PROBLEM TO WORK ON ::
Quote the lines of the data below verbatim, beginning at the line that contains "Quarto luminoso em" and ending at the last line, both included, and excluding pictures.

------ DATA SECTION

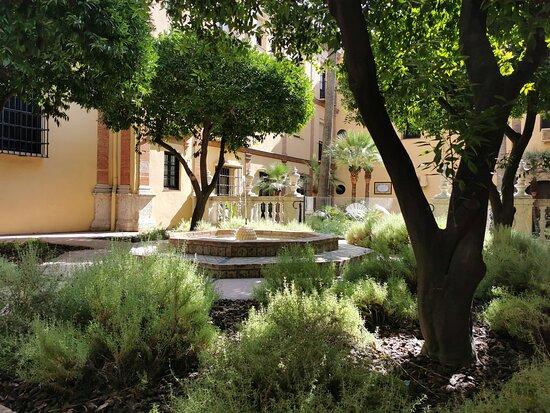 Bonito patio con azulejos.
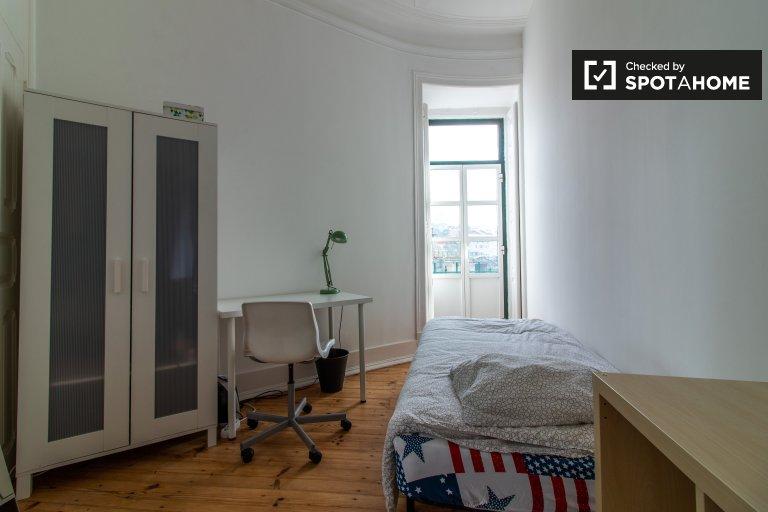 Quarto luminoso em apartamento com 7 quartos em Arroios, Lisboa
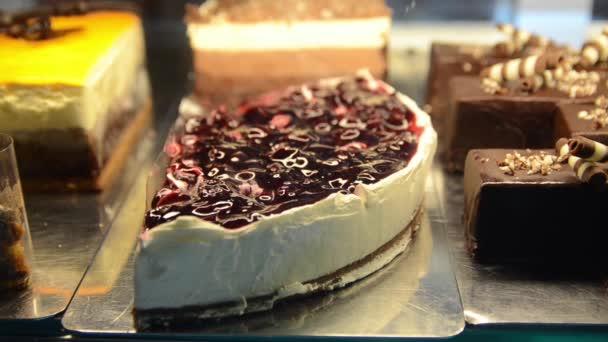 vynikající dezert, detailní pohled na dorty v vitríně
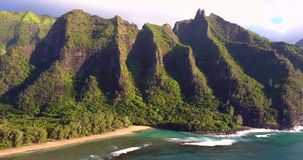 Вид с воздуха пляжа Кауаи в Гаваи видеоматериал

------------

RESPONSE AREA ::
 Quarto luminoso em apartamento com 7 quartos em Arroios, Lisboa
 vynikající dezert, detailní pohled na dorty v vitríně
 Вид с воздуха пляжа Кауаи в Гаваи видеоматериал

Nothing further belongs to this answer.